The right answer is to get rid of those guarantees, not add to them. When you get a "meltdown," panic, recession, correction or whatever name makes you feel better about it, what has happened is not that the economic fundamentals have gotten out of whack but that large numbers of people have noticed they are out of whack. Proposals to "stabilize" financial markets under such circumstances amount to substituting make-believe for honest mistake. Why would you want to do that, and how could you? What you need is to get your financial system back in alignment with people's understanding of what the real assets are worth and the only way to do that is to let the prices of paper assets fall to realistic levels.

Please keep in mind that liquidating the unsound financial structure doesn't destroy real wealth. It doesn't mean going to houses purchased with triply unsound credit and burning them down. They will still be there and, odds are, the same people will still be living in them. Rich people aren't going to move into 10 cheap suburban houses each and put typical American workers into cardboard boxes. The best economic use of modest houses is to house folks of modest means and that's what a tidied-up financial system would do with them.

Panic, by contrast, means throwing good money after bad. All the Bush administration seems to have is the old something-must-be-done, this-is-something, so this-must-be-done argument. Other voices are no more persuasive.
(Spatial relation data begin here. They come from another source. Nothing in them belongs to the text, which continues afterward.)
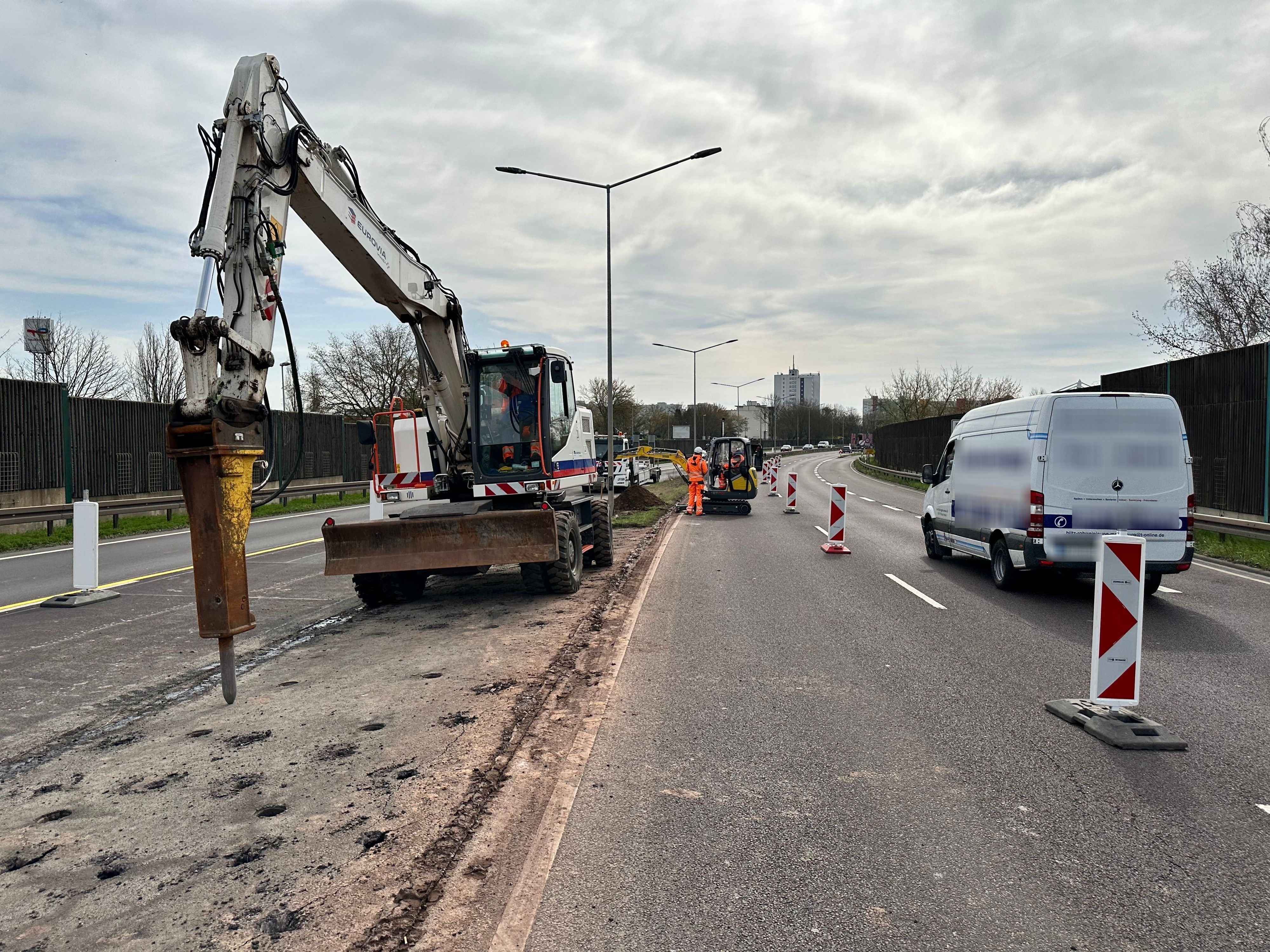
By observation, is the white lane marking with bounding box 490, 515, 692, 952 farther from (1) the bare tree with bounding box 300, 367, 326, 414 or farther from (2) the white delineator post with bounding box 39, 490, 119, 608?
(1) the bare tree with bounding box 300, 367, 326, 414

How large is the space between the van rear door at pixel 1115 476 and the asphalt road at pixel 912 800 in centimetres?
124

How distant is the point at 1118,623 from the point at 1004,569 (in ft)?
17.7

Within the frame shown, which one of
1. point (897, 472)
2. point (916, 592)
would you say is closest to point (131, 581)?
point (916, 592)

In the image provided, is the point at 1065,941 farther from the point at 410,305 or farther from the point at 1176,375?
the point at 1176,375

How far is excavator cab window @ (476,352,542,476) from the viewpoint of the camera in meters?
10.3

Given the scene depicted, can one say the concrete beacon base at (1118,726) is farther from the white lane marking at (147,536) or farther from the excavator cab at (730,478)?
the excavator cab at (730,478)

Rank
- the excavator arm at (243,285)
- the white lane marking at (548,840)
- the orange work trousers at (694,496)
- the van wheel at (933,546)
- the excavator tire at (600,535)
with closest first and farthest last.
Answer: the white lane marking at (548,840) < the excavator arm at (243,285) < the excavator tire at (600,535) < the van wheel at (933,546) < the orange work trousers at (694,496)

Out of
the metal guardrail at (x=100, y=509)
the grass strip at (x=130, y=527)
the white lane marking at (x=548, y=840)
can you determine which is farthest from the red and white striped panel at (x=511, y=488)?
the metal guardrail at (x=100, y=509)

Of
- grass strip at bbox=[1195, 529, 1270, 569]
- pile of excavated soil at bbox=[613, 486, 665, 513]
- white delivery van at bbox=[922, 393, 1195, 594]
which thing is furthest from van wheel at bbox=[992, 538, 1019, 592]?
pile of excavated soil at bbox=[613, 486, 665, 513]

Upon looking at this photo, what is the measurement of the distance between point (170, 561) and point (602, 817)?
12640 millimetres

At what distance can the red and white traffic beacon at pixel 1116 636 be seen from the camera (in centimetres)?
517

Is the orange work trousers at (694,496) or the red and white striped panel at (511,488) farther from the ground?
the red and white striped panel at (511,488)

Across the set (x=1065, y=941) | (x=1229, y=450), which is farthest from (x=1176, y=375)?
(x=1065, y=941)

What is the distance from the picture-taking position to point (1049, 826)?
12.5ft
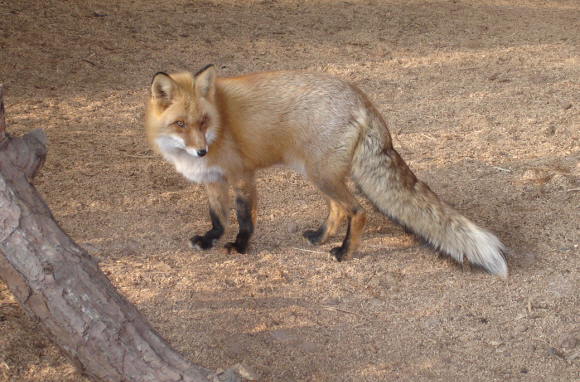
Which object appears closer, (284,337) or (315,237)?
(284,337)

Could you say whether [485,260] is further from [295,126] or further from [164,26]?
[164,26]

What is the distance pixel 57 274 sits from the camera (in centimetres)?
245

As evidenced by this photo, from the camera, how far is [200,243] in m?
4.54

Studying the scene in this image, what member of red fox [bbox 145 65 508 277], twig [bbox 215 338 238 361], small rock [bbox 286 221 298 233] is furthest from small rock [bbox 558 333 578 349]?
small rock [bbox 286 221 298 233]

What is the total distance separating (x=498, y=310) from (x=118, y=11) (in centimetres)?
749

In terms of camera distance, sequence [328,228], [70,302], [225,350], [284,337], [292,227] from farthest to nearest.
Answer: [292,227], [328,228], [284,337], [225,350], [70,302]

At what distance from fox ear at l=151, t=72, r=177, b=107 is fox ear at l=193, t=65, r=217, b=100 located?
0.17 meters

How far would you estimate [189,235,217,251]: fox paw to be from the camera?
14.9 ft

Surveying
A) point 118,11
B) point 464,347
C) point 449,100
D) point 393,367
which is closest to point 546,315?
point 464,347

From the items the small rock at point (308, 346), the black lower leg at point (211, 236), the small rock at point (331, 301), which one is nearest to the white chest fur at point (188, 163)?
the black lower leg at point (211, 236)

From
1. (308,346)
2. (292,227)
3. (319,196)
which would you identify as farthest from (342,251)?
(308,346)

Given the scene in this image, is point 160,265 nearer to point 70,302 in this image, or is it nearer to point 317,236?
point 317,236

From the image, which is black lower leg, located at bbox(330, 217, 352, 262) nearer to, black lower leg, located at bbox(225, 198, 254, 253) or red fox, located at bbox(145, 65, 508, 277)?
red fox, located at bbox(145, 65, 508, 277)

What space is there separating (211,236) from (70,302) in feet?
7.17
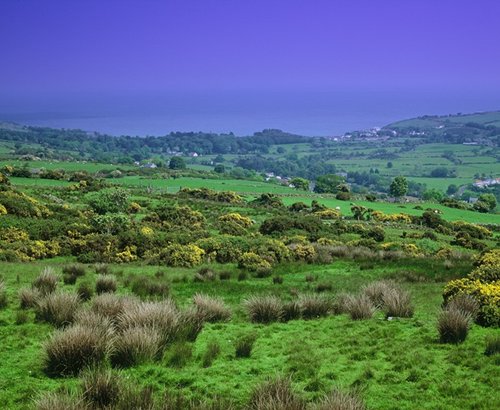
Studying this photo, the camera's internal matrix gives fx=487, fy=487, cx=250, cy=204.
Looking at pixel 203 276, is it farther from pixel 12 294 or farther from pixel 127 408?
pixel 127 408

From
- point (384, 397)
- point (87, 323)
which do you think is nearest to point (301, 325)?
point (384, 397)

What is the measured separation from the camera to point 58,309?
35.0 ft

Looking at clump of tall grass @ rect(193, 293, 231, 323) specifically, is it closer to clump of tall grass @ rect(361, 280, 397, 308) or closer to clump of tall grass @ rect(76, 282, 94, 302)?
clump of tall grass @ rect(76, 282, 94, 302)

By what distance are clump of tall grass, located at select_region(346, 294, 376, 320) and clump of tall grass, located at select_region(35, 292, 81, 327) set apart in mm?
6339

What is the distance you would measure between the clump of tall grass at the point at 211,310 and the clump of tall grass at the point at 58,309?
2760 mm

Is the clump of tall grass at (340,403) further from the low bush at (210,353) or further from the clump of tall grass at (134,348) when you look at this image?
the clump of tall grass at (134,348)

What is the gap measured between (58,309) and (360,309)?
22.5 ft

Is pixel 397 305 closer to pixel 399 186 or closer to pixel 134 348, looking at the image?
pixel 134 348

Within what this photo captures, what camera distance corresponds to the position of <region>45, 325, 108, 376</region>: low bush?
793 centimetres

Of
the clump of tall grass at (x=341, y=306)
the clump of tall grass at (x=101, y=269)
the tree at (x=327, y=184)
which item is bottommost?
the tree at (x=327, y=184)

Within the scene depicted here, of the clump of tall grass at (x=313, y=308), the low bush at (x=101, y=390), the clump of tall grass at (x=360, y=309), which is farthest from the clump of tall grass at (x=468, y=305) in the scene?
the low bush at (x=101, y=390)

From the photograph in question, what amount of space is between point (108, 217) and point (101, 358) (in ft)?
72.8

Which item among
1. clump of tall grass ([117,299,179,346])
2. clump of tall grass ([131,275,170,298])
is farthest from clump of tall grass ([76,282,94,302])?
clump of tall grass ([117,299,179,346])

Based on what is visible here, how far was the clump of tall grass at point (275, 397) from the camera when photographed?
602 cm
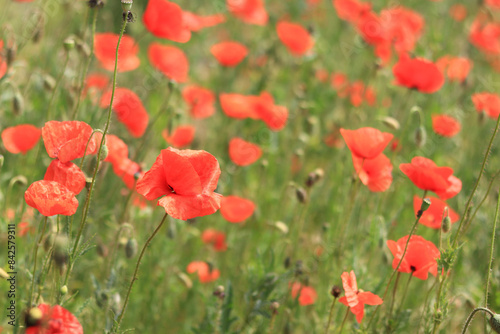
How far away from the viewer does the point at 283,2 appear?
593 cm

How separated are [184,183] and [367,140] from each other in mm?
764

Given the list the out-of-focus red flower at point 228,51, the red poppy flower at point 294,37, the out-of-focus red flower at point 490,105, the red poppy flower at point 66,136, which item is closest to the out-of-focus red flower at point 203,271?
the red poppy flower at point 66,136

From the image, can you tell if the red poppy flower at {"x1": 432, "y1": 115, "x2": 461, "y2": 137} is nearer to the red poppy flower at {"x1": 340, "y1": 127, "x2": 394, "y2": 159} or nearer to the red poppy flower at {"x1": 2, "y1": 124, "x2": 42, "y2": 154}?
the red poppy flower at {"x1": 340, "y1": 127, "x2": 394, "y2": 159}

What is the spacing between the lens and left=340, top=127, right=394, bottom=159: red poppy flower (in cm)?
196

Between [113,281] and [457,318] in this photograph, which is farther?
[457,318]

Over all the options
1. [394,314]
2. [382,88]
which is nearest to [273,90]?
[382,88]

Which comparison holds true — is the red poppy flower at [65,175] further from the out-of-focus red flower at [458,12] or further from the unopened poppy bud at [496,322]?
the out-of-focus red flower at [458,12]

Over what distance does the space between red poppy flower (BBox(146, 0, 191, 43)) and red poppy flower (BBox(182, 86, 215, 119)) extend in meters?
0.60

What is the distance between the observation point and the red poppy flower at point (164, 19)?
8.62 feet

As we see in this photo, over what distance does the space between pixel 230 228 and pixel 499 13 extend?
6499 mm

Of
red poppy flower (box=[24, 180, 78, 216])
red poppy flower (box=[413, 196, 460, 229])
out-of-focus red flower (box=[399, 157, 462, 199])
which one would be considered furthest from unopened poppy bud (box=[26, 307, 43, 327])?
red poppy flower (box=[413, 196, 460, 229])

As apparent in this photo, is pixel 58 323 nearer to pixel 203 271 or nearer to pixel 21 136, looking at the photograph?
pixel 21 136

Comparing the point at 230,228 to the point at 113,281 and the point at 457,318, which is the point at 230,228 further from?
the point at 457,318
For instance a strangely cheery Globe and Mail piece from a British academic proclaimed not only that "the U.S. free-market creed has self-destructed" but that the "era of U.S. global leadership ... is over". Phooey. This bubble had nothing to do with free markets. And left-wing professors have been gloating over the decline of the American empire since at least 1970, when Richard Nixon took the United States off the gold standard amid the Vietnam entanglement, race riots, economic stagnation and a rising Soviet challenge. It's old news and it isn't true.

It also isn't relevant. No amount of government profligacy can make unsound subprime derivatives valuable in any geopolitical context. And Americans seem to know it. Hence the shameless loading of expensive unrelated goodies to the second, Senate, version of the bailout to seduce the surprising number of Congresspersons who heeded Mellon, and voters, the first time around.